Reading text:
(begin)
Every dish was beautiful and bursting with flavor. No big surprise, though. That's what happens when you invite gardeners who like to cook to your garden party. They've figured out that foods that grow well together in the same season taste good together on the same plate.
And speaking of smart gardeners, the next time I throw a summer garden dinner party, I think I'll borrow a cool trick that's catching on with some of the gardeners around town - blowup kiddie pools. Just thinking out loud here, but imagine this: Each guest gets her own little pool to lounge in while she's sipping frozen cucumber cocktails and nibbling on cold tomato salads and icy peach frozen treats. Hmm. Maybe summer's not so bad after all.
(end)
Task 1: Reproduce the part of the garden party passage starting with "And speaking of" and going on through "bad after all.".

(A block of data)
(begin)
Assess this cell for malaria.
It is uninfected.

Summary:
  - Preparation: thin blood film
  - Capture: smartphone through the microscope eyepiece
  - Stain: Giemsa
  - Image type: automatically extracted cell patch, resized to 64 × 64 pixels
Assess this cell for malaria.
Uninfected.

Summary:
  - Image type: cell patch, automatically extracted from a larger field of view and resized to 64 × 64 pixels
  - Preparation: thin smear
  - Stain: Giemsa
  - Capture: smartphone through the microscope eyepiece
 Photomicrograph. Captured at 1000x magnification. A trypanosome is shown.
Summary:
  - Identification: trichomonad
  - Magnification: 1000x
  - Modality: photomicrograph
(end)
Task 2: Pick out and copy each line of the records that contains the string "extracted".

Full answer 1:
And speaking of smart gardeners, the next time I throw a summer garden dinner party, I think I'll borrow a cool trick that's catching on with some of the gardeners around town - blowup kiddie pools. Just thinking out loud here, but imagine this: Each guest gets her own little pool to lounge in while she's sipping frozen cucumber cocktails and nibbling on cold tomato salads and icy peach frozen treats. Hmm. Maybe summer's not so bad after all.

Full answer 2:
  - Image type: automatically extracted cell patch, resized to 64 × 64 pixels
  - Image type: cell patch, automatically extracted from a larger field of view and resized to 64 × 64 pixels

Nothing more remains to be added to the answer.